Ancora zigzagando fra i risultati della lunga [cinque anni] che sorregge questo saggio, incontriamo il sistema satellitare di Wal-Mart, «secondo solo a quello del Pentagono», le diverse forme dell’iper-lavoro in Olanda e in Giappone, la tendenza ad incentivare i consumi di massa attraverso il «marketing sensoriale», le tecniche subliminali, l’oniomania [cioè la sindrome da shopping] e, andando indietro nel tempo, le tre guerre dell’oppio – ovvero l’utilizzo dell’oppio come strumento di conquista coloniale – per finire con alcuni dati riassuntivi sul secolo appena concluso che l’Oms ha definito «il più violento nella storia del mondo». Ma è assai interessante l’analisi sulla diffusione delle droghe negli Stati Uniti in vari passaggi cruciali del 1900.

Riassumere troppo non si può. E’ un testo che non procede per facili slogan e che dunque non si presta a essere condensato in tre-quattro formulette finali.
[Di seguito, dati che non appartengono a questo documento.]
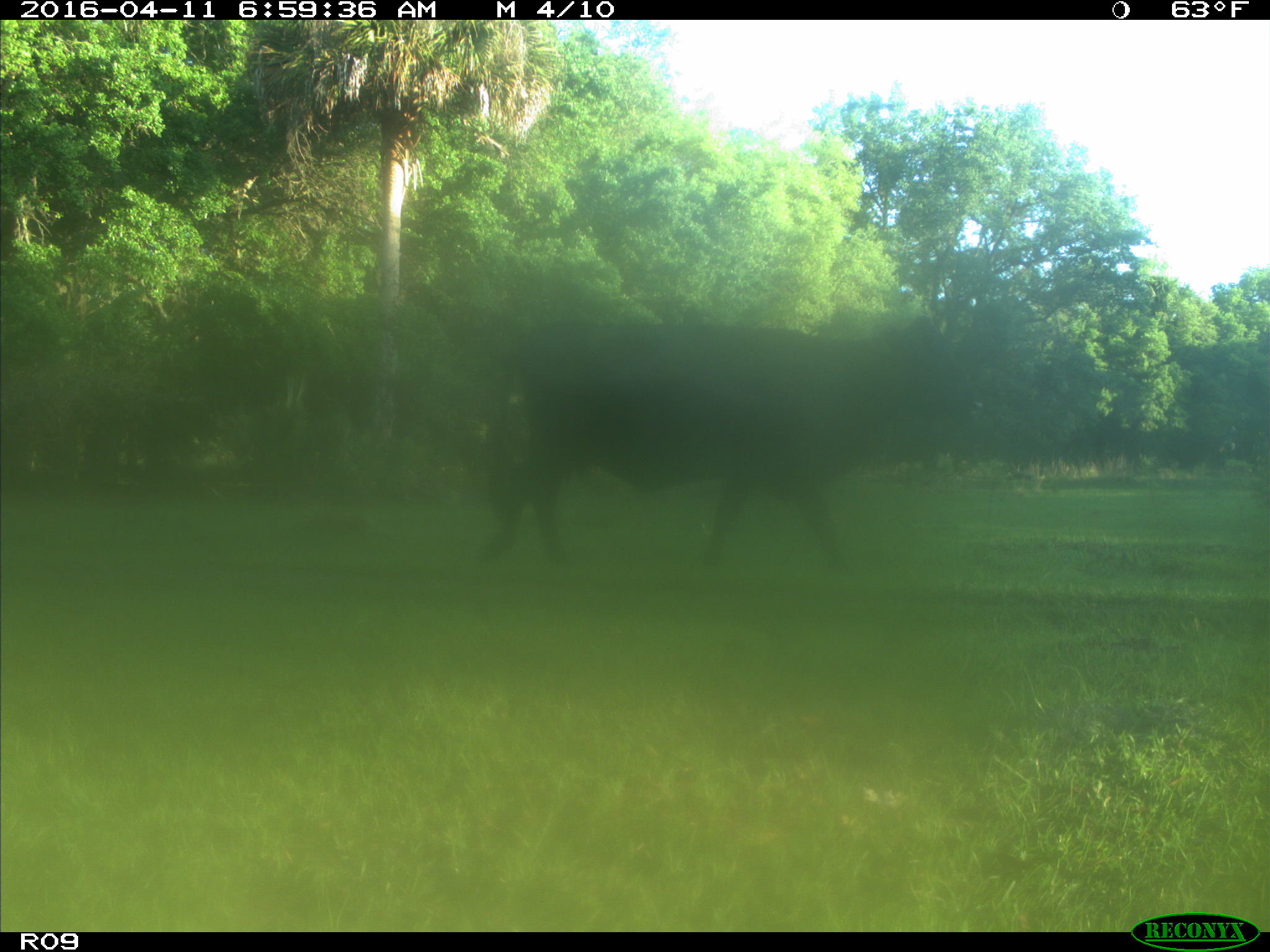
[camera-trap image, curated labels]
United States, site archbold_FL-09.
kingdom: Animalia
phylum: Chordata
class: Mammalia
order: Artiodactyla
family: Bovidae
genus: Bos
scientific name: Bos taurus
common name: domestic cow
Bos taurus (domestic cow).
Francesca Coin ci rivela molto sull’attuale modo di produrre e sul crescente ricorso a droghe, sul nesso [forte eppure reso invisibile dai media] fra una maggiore produzione di merci e il crescente malessere, interrogandosi ovviamente anche sulle vie d’uscita, sulla possibilità che – di nuovo, come in altri momenti storici è accaduto –  i lavoratori non siano solo da «consumare», negare, gettare via come appendice secondaria delle macchine [o delle merci]. Lavoratori e ovviamente lavoratrici perché «un macro-esempio» di quel che accade è la condizione delle donne. Per riprendere una frase che si rifà al pensiero femminista, citata dalla Coin, di Barbara Ehrenreich: «Se pensi che il tuo scopo sia l’uguaglianza, i tuoi standard sono troppo bassi. Non è sufficiente avere diritti uguali a quelli degli uomini, in un mondo in cui anche gli uomini vivono come bestie».

Se di vie d’uscita immediatamente praticabili sarebbe irrealistico parlare è pur vero che un filo di speranza [resistenza e in taluni casi contro-offensiva] si affaccia in alcune pagine di questo saggio: «dalla Bolivia alla Corea […] passando per il Sudafrica è stato un susseguirsi di lotte e rivolte di minori, operai, disoccupati, popolazioni indie, braccianti e contadini senza terra contro le politiche di liberalizzazione imposte dal Wto e dalle istituzioni finanziarie».

E’ insomma un testo che va sottratto a un oblio immeritato. Perciò se non riuscite a trovarlo nelle librerie ordinatelo all’editore:  casaeditrice@poligrafo.it, 049 8360887: non sono pochi 23 euri ma il libro li stra-vale.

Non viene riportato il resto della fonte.